FileVisitor contains callbacks for a few events: before entering a directory, after leaving a directory, when visiting a file, and when this visit fails. But, with SimpleFileVisitor, we only need to implement the callbacks we’re interested in. In this case, it’s visiting a file with visitFile(). So, for every file visited, we test it against our Predicate and add it to a list of matching files.

Also, we’re implementing visitFileFailed() to always return FileVisitResult.CONTINUE. With this, we can continue searching for files even if an exception – like access denied – occurs.

5. Streaming With Files.walk() From Java 8 Onwards

Java 8 included a simpler way to traverse directories that integrate with the Stream API. Here’s how our method looks with Files.walk():

Stream<Path> find(Path startPath, String extension) throws IOException {
    return Files.walk(startPath)
      .filter(new MatchExtensionPredicate(extension));
}

Unfortunately, this breaks at the first exception thrown, and there’s no way to handle this yet. So, let’s try a different approach.
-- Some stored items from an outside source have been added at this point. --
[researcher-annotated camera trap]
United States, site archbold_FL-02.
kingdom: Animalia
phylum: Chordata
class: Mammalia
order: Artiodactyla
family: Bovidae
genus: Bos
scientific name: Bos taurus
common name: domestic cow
We’ll start by implementing a FileVisitor that contains a Consumer<Path>. This time, we’ll use this Consumer to do whatever we want with our file matches instead of accumulating them in a List:

public class SimpleFileConsumerVisitor extends SimpleFileVisitor<Path> {

    private final Predicate<Path> filter;
    private final Consumer<Path> consumer;

    public SimpleFileConsumerVisitor(MatchExtensionPredicate filter, Consumer<Path> consumer) {
        this.filter = filter;
        this.consumer = consumer;
    }

    @Override
    public FileVisitResult visitFile(Path file, BasicFileAttributes attributes) {
        if (filter.test(file)) {
            consumer.accept(file);
        }
        return FileVisitResult.CONTINUE;
    }

    @Override
    public FileVisitResult visitFileFailed(Path file, IOException exc) throws IOException {
        return FileVisitResult.CONTINUE;
    }
}

Finally, let’s modify our find() method to use it:

void find(Path startPath, String extension, Consumer<Path> consumer) throws IOException {
    MatchExtensionPredicate filter = new MatchExtensionPredicate(extension);
    Files.walkFileTree(startPath, new SimpleFileConsumerVisitor(filter, consumer));
}

Note that we had to go back to Files.walkFileTree() to use our FileVisitor implementation.

6. Using Apache Commons IO’s FileUtils.iterateFiles()
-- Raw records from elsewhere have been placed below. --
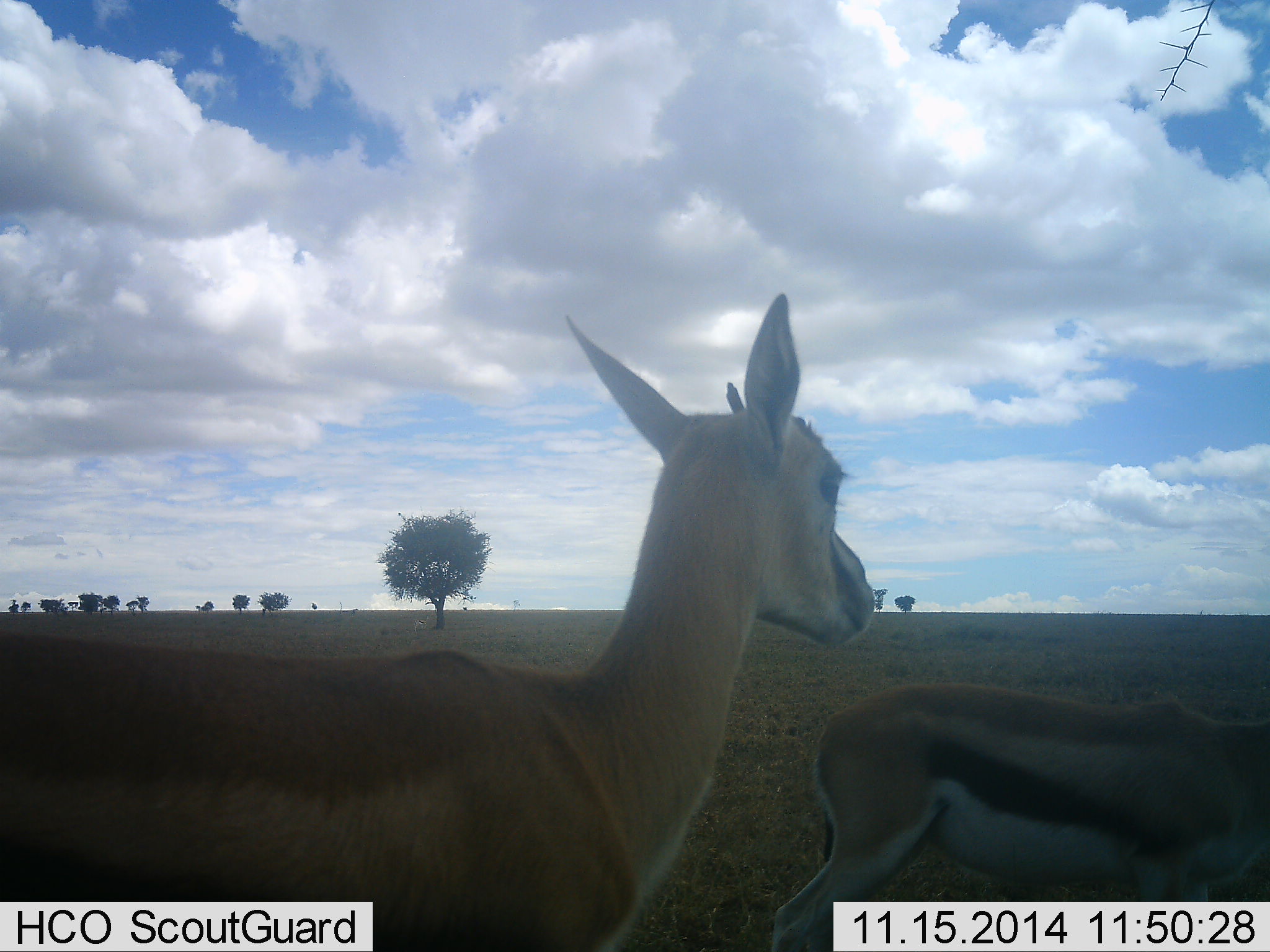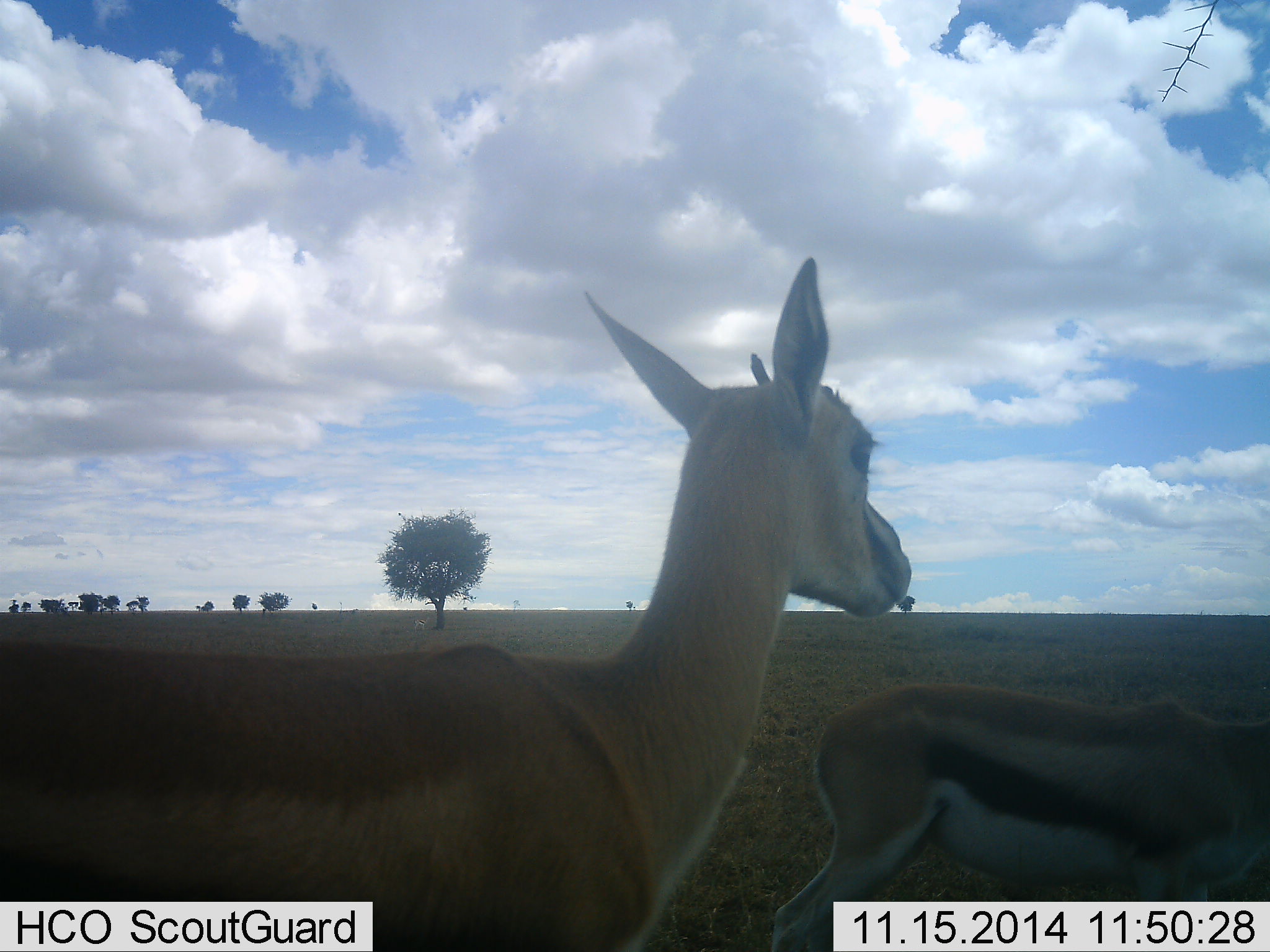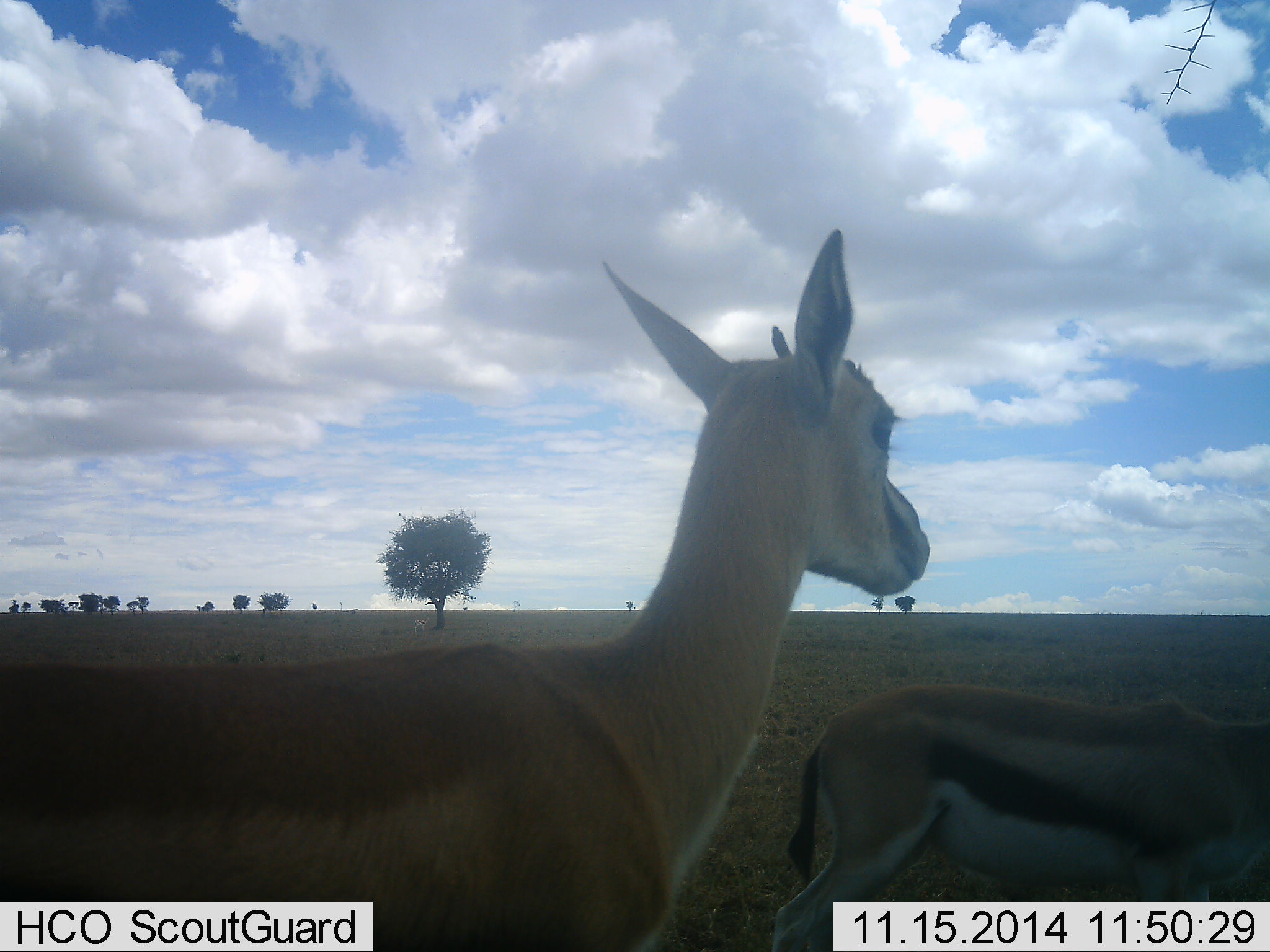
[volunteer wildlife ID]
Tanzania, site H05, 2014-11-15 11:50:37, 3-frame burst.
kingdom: Animalia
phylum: Chordata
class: Mammalia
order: Artiodactyla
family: Bovidae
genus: Eudorcas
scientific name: Eudorcas thomsonii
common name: thomson's gazelle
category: gazellethomsons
Gazellethomsons (thomson's gazelle) (Eudorcas thomsonii), count 2. Behavior (volunteer vote fractions): standing 90%, resting 0%, moving 10%, interacting 0%. Young present (vote fraction): 0%. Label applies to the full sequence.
Another helpful option is FileUtils.iterateFiles() from Apache Commons IO, which returns an Iterator. Let’s include its dependency:

<dependency>
    <groupId>commons-io</groupId>
    <artifactId>commons-io</artifactId>
    <version>2.13.0</version>
</dependency>

With its dependency, we can also use the WildcardFileFilter instead of our MatchExtensionPredicate:

Iterator<File> find(Path startPath, String extension) {
    if (!extension.startsWith(".")) {
        extension = "." + extension;
    }
    return FileUtils.iterateFiles(
      startPath.toFile(), 
      WildcardFileFilter.builder().setWildcards("*" + extension).get(), 
      TrueFileFilter.INSTANCE);
}

We start our method by ensuring the extension name is in the expected format. Checking if it’s necessary to prepend a dot allows our method to work if we pass “.extension” or just “extension.”
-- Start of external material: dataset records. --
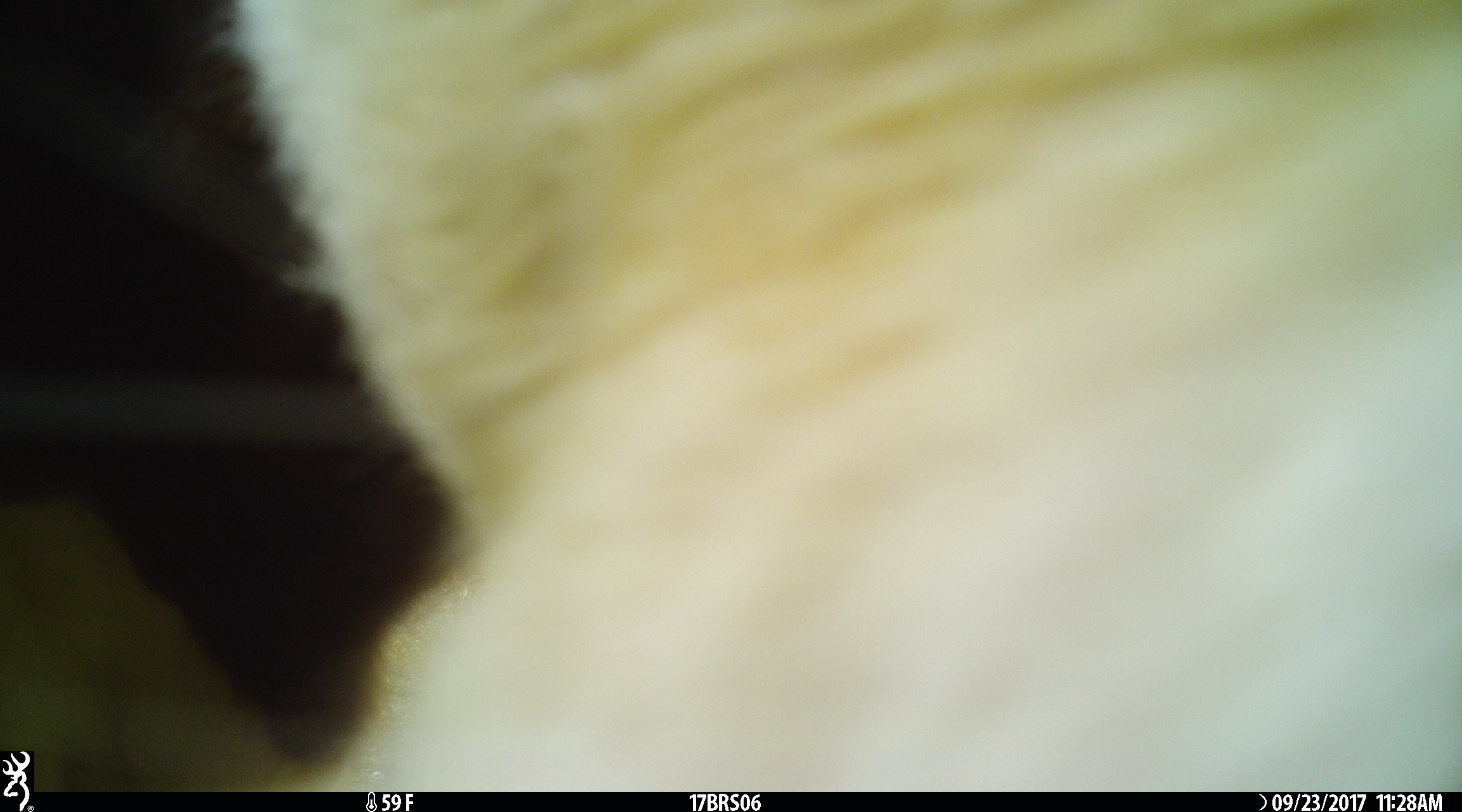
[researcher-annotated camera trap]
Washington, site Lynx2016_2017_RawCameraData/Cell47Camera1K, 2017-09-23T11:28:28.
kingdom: Animalia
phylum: Chordata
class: Mammalia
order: Artiodactyla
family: Bovidae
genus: Bos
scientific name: Bos taurus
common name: domestic cattle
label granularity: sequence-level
As with other methods, it just needs a starting directory. But, since this is an older API, it requires a File instead of a Path. The last argument is an optional directory filter. But, if not specified, it ignores subdirectories. So, we include a TrueFileFilter.INSTANCE to make sure the whole directory tree is visited.

7. Conclusion

In this article, we explored various approaches to searching for files in a directory and its subdirectories based on a specified extension. We started by setting up a flexible extension matching Predicate. Then, we covered different techniques, ranging from the traditional Files.listFiles() and Files.walkFileTree() methods to more modern alternatives introduced in Java 8, such as Files.walk(). Also, we explored the usage of Apache Commons IO’s FileUtils.iterateFiles() for a different perspective.

As always, the source code is available over on GitHub.